В результате, все это привело к совершенно искажённому учению о Боге Творце как о страстном, антропоморфном существе (сильно напоминающему языческое учение о природе божественного) представлению о Боге, в первую очередь, как о Справедливом Судии, воздающим человеку добром за добро и наказанием за злые поступки!

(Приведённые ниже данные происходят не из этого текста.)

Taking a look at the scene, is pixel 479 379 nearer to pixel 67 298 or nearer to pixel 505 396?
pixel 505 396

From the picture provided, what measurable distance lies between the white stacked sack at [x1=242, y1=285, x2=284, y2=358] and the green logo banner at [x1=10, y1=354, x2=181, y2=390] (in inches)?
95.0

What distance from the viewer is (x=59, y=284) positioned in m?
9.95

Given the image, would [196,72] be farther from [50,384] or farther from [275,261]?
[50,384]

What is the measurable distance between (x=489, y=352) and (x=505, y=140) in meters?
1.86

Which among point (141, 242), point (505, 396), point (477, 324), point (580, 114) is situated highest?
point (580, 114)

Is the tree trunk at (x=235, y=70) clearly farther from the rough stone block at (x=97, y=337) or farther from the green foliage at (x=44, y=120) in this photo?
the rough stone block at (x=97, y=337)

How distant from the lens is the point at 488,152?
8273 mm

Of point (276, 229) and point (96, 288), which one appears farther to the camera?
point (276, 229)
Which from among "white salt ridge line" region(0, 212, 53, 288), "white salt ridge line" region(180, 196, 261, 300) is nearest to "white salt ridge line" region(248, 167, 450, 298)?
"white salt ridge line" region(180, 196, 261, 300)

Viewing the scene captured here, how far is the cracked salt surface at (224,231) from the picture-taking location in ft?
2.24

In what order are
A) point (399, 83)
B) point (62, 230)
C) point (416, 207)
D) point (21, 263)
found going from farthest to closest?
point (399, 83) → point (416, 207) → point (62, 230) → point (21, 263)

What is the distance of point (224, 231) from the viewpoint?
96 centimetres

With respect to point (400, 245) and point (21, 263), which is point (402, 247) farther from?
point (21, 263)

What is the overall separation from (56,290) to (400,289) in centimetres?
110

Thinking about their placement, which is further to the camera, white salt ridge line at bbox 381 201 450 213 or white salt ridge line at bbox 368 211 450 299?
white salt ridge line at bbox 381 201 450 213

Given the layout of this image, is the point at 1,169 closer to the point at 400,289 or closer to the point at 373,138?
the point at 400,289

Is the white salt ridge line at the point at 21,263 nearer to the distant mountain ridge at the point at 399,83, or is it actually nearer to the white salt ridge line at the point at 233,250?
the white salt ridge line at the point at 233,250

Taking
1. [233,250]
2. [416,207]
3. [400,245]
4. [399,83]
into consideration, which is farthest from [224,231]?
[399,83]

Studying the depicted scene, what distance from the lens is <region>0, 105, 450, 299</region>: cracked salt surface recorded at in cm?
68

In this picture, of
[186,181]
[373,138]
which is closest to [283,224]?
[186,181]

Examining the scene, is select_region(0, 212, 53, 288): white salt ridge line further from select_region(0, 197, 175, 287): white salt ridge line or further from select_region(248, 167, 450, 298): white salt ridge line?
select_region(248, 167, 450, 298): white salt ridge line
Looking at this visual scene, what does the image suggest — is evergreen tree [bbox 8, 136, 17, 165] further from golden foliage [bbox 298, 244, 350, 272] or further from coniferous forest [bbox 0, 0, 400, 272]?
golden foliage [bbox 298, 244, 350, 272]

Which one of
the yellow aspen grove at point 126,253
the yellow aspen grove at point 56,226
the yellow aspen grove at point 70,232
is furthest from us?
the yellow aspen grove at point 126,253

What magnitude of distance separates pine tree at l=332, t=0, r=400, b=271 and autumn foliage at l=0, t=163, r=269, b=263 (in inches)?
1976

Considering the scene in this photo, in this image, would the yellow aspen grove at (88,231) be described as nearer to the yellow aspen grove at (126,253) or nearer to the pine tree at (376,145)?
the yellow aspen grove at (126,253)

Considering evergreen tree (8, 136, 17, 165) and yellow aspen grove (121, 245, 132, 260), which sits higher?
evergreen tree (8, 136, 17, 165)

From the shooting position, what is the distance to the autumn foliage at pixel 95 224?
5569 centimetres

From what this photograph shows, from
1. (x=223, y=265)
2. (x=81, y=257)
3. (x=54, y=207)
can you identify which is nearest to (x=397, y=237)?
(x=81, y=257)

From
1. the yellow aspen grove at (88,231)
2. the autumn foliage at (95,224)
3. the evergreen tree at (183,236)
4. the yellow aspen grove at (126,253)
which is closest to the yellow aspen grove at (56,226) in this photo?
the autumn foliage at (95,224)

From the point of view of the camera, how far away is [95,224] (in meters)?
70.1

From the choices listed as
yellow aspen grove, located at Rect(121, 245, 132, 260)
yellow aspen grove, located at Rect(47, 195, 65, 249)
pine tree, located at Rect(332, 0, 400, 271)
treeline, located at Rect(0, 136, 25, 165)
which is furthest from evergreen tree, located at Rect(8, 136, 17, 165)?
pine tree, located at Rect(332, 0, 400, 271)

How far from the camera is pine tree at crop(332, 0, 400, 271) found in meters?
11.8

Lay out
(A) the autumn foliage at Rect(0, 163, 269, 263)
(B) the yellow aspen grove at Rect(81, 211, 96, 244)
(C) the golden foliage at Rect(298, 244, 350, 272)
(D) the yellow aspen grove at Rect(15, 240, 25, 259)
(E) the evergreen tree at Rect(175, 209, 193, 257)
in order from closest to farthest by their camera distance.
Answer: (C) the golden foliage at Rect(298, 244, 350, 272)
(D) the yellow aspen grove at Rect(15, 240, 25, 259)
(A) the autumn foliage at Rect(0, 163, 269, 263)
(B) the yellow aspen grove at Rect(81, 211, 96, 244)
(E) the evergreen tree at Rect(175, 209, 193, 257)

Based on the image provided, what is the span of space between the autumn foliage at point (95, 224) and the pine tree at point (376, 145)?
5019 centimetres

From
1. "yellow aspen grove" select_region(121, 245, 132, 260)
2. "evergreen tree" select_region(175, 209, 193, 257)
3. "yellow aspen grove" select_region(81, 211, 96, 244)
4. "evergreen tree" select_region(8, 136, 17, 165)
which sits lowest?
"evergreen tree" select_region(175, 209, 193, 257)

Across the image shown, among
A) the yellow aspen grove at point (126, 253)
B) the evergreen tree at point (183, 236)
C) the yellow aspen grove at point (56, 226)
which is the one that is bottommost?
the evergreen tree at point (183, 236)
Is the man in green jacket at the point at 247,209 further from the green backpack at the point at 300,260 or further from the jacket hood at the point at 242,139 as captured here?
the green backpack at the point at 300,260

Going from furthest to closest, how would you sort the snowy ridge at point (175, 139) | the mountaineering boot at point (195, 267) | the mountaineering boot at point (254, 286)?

В итоге Бог предстаёт пред нами как некий «самодержец, хан, царь», постоянно держащий в страхе своих подчинённых и требующий от них неукоснительного исполнения его заповедей-предписаний.

В связи с этим, в западном христианстве исказилось и само понимание смысла духовной жизни, понимание учения о спасении, которое стало видеться в удовлетворении человеком желаний Всевышнего Бога (причём, желаний исключительно судебно-юридического характера), а неукоснительное исполнение установленных правил, обрядов и разного рода добрых деяний стало неким гарантом достижения человеком вечного блаженства!

Так, внешние дела человека приобрели в западном христианстве как бы свою особую самодовлеющую ценность, ценность уплаты которой вполне хватало для личного спасения и оправдания перед Богом.

В этом и состоит та основополагающая причина столь ревностных усилий католических миссионеров, которые, не стесняясь в методах, всеми правдами и неправдами старались склонить князя Владимира к выбору в пользу принятия католической веры, при этом не сильно заботясь о том, что творилось в его душе. Кстати, в этом контексте будет вполне уместно сделать предположение о том, что князь Владимир, будучи набожным человеком, т.е. человеком, для которого вопросы веры были не пустыми вопросами, мог заметить это странное сходство католического понимания человеческого спасения с языческим пониманием отношений между человеком и богом (или богами). Вполне возможно, что это была ещё одна капля в пользу того, чтобы отвергнуть веру западного христианства.

Ссылки:

1. Проф. В.С.Вертоградов. Православная Церковь в Галиции в древнейший Русский период. Богословские труды. № 30. Издание Московской Патриархии. Москва. 1990 г. С.257.

2. Там же. – С.258.

3. Там же. – С.263.

4. Социальная концепция РПЦ. Основы социальной концепции Русской Православной Церкви. http://www.patriarchia.ru/db/text/141422.html

5. Прот. Лев Лебедев. Крещение Руси. Москва. 2003 г. С. 232.